Montaigne (Michel Eyquem De) 1533 yılında doğmuş ve 1592 yılında, 59 yaşında ölmüştür. İki değerli yapıt bırakmıştır. Birincisi ve en önemlisi üç cilt halinde yayımlanmış olan “Denemeler” (Les Essais)dir. İkincisi, aydınların çoğu tarafından pek bilinmeyen, edebiyat tarihi kitaplarının çoğunda da yeterince yer almayan, Montaigne’nin 1580-1581 yıllarında Avrupa’yı dolaşarak İtalya’ya kadar vardığı ve sonra Fransa’ya döndüğü 17 aylık bir gezinin notlarından oluşan “İtalya Seyahati Günlüğü” (Journal De Voyage En Italie) dür. Montesquieu ise 1689 da doğmuş ve 1755 de ölmüştür. Birçok kitap yazmış, ancak bunlardan iki tanesi insanlık tarihi, toplumların sosyal, siyasal ve hukuk düzenleri için çok önemli ve etkileyici olmuşlardır: İran Mektupları (veya Acem Mektupları; Lettres Persanes) ve Kanunların Ruhu (L’Esprit Des Lois).

Özellikle Kanunların Ruhu, J.J. Rousseau’nun Toplum Sözleşmesi ile (Le Contrat Social) birlikte modern hukukun özünü oluşturur; bu iki yapıt anayasal rejimlerin işleyişi (Kuvvetler ayrımı:yasama, yürütme, yargı gibi) ve onların başlıca özgürlükçü ilkelerinin belirlenmesinde kaynak kitap işlevi görmüşler ve 19. yüzyılda yapılan siyasal ve hukuksal düzeltmelere temel oluşturmuşlardır.

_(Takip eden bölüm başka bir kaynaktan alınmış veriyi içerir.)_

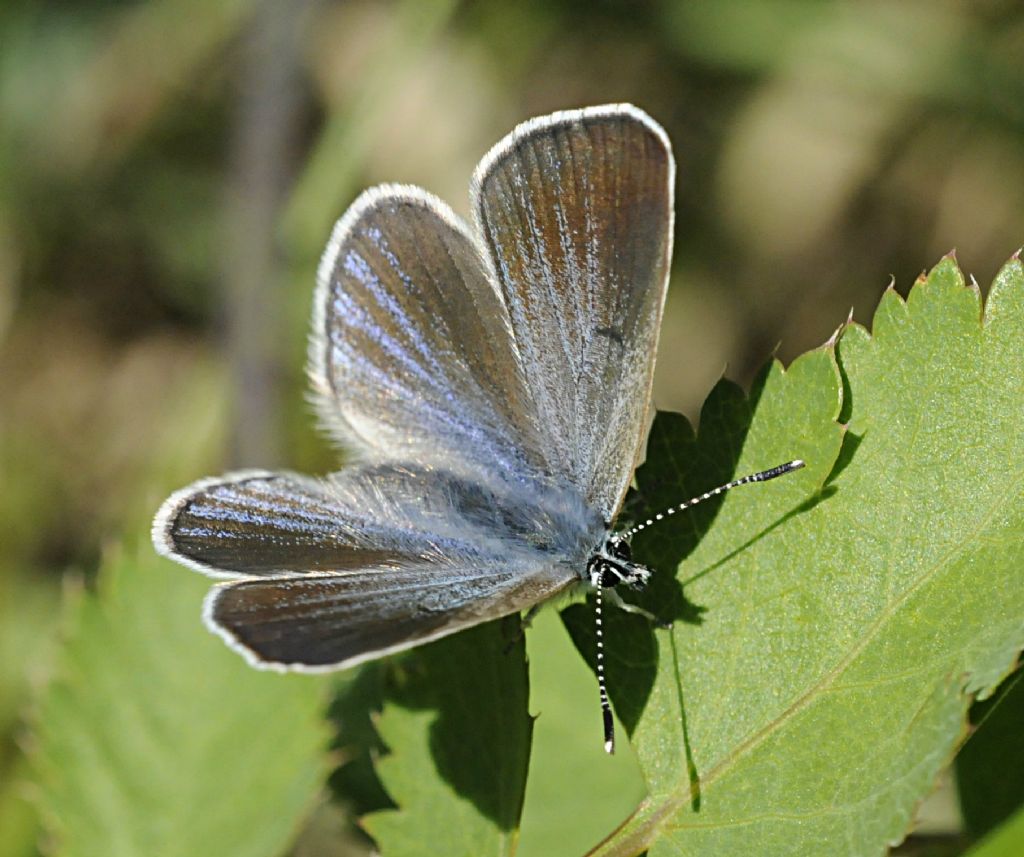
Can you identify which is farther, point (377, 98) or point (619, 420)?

Doğumları arasında 156 yıl fark bulunan bu iki Bordeaux’lu, şatoda doğmuş bu iki senyör, asilzade yazar yapıtlarında insanı ön plana çıkarırlar. Montaigne, kendinden sonra gelen aydınlar ve yazarlarda olduğu gibi, Montesquieu’yü de çok etkilemiştir. Montesquieu özellikle Montaigne’in siyaset, din ve yönetim biçimleri ile ilgili fikirlerinden çok yararlanmıştır. Biz bu yazımızda özellikle Montaigne’nin Denemeler’ini ve Montesquieu’nün İran Mektuparı’nı temel alarak bu iki yazarda insan, erdem ve erdem sayesinde ilkel bir kavimden modern topluma dönüşen Trogloditleri incelemeye çalışacağız.

İnsan ve Erdem Nedir?

Montaigne için yazmak, insanın kendini tanımasına bir araçtır. Denemeler’inde Montaigne tüm yönleriyle ve yalın bir ifade ile kendini anlatmaya çalışır; kendisinin fiziki, moral ve entelektüel bir portresini çizer. 1580 yılında ilk kez yayımlanan Denemeler adlı kitabının birinci cildinin başında okuyucuya hitaben yazdığı tanıtım yazısında, kitabının konusunun bizzat kendisi olduğunu söyler (Montaigne, T. 1., 1968:25). Çünkü insanın kendini tanıması diğer insanları da tanımasını, onları daha iyi anlamasını sağlar . Eski çağlardan beri “kendini tanımak” bilgeliğin ve bilginliğin temel prensiplerinden biri sayılmaktadır. Yunanistan’daki Delphes tapınağının cephesinde “Kendini Tanı” (Connais-toi toi-même) yazılıdır. J.J. Rosseau Émile adlı yapıtında sık sık insanın kendisini tanımasının gerekliliğini vurgular. Yunus Emre “Bilim demek kendini bilmektir”, der. Eflatun ise insana: “Kendi işini yap ve kendini tanı” der (Montaigne, T.1., 1968:37). Montaigne Eflatun’un bu kısa cümlesindeki iki kavramdan her birinin bir insanlık ödevi olduğunu söyler. Kendi işini yapan bir kişi öncelikle kendini tanıyacak, niteliklerini ve neleri yapabileceğini bilecektir.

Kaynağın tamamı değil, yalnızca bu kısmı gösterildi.